God's love for us is shown above all in His forgiveness of us. There can be no hope, neither humility nor any happiness without the cross. In God His eternal love expresses itself in His willingness to forgive our sins. That's what He tells us in Jeremiah. "I will forgive their iniquity, and their sin I will remember no more." (Jeremiah 31:34) Among us however love and forgiveness are almost indistinguishable they arrive together and work inseparable. Love makes us forgive one another and our ability to forgive one another keeps our love alive.

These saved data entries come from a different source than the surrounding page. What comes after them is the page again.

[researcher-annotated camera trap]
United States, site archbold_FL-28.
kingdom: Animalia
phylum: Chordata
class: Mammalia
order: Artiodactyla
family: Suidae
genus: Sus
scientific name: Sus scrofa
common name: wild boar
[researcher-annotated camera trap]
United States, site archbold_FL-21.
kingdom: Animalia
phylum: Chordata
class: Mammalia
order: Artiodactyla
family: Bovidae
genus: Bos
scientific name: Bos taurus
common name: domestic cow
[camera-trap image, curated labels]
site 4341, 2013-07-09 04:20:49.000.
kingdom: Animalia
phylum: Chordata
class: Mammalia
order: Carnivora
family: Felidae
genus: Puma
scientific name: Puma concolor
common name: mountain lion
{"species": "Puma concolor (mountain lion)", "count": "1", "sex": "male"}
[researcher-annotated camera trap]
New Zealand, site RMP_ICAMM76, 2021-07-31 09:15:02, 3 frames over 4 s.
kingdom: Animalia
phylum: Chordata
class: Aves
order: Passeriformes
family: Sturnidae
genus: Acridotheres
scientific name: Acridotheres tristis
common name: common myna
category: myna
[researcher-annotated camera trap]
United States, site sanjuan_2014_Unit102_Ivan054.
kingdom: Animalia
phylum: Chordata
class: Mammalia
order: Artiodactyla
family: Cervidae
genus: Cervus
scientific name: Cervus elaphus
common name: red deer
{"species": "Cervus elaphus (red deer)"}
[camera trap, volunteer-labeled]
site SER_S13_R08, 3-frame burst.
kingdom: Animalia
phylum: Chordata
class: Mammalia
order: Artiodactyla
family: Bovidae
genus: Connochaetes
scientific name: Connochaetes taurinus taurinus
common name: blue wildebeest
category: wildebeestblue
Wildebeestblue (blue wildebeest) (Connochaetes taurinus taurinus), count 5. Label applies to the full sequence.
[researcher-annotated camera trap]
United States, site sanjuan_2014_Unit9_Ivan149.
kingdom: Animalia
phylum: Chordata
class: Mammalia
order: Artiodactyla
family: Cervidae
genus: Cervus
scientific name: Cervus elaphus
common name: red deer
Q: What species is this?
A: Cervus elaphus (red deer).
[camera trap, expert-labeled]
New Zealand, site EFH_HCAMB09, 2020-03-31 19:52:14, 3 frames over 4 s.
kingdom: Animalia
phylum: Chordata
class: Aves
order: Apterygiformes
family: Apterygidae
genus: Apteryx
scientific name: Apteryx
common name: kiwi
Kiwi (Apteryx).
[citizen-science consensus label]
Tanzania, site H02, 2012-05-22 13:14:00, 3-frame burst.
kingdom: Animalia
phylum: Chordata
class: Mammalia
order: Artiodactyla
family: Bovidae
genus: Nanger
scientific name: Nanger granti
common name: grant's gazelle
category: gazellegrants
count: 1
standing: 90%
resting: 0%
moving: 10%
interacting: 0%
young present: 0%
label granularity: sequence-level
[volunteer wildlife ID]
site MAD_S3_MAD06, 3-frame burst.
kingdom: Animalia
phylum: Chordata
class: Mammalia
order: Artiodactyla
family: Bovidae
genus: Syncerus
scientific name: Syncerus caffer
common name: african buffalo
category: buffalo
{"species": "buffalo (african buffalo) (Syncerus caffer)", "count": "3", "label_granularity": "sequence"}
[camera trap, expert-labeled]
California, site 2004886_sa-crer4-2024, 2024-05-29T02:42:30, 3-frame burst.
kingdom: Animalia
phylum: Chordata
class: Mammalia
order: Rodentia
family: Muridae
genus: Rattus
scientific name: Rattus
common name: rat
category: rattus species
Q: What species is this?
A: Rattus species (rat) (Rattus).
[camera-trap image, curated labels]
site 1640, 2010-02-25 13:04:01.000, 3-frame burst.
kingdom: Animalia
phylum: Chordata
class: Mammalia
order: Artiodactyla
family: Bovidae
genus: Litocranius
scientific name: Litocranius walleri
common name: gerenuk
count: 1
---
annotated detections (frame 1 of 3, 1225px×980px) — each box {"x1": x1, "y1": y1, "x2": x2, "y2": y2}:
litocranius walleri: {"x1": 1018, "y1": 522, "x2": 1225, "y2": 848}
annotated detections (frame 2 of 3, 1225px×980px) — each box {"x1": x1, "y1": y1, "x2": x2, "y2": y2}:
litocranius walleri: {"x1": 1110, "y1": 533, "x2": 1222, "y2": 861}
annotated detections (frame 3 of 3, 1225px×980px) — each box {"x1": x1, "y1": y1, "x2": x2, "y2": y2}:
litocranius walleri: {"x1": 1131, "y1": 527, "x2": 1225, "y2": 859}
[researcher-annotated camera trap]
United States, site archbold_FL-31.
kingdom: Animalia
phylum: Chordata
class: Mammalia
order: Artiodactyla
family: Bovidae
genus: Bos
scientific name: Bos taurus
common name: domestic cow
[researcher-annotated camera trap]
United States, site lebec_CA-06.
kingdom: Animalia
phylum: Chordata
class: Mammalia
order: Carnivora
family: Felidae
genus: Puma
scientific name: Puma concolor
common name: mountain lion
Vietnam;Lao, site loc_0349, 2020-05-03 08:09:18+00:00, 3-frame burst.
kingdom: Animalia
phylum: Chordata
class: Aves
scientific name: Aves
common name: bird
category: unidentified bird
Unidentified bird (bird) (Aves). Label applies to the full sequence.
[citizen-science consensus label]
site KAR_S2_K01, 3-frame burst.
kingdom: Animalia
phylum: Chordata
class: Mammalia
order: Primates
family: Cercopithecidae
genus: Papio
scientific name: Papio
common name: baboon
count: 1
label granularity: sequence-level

This is why the Means of Grace are so absolutely central to our lives. Baptism, Holy Communion, Pastoral Absolution and the hearing of God's Word are the means by which our sins are forgiven and they are the means by which the Holy Ghost fires our hearts with the love of God and of one another. They are the wellspring of charity from which we draw the love and forgiveness that make our lives together even possible.

To put it in more Churchly terms, Absolution is the synthesis of the tension between Advent and Christmas. We love most usefully and contentedly when we forgive one another. Likewise, we forgive most readily, those whom we have learned to love.

What does this kind of life look like when its put into practice here in Fort Wayne? Maybe something like this. Let the overflowing Joy of Christmas keep you cheerful and light hearted during the busy and stressful preparations of the next four weeks but then too let the accumulated lowliness and reflection of Advent keep you graceful and forgiving during the Christmas season. In every case, let God love you and be good to you in the way He wants to and you find it within your grasp to love and be good to the people around you. Amen.

The Peace of God, which passes all understanding, keep your hearts and minds in Christ Jesus. Amen.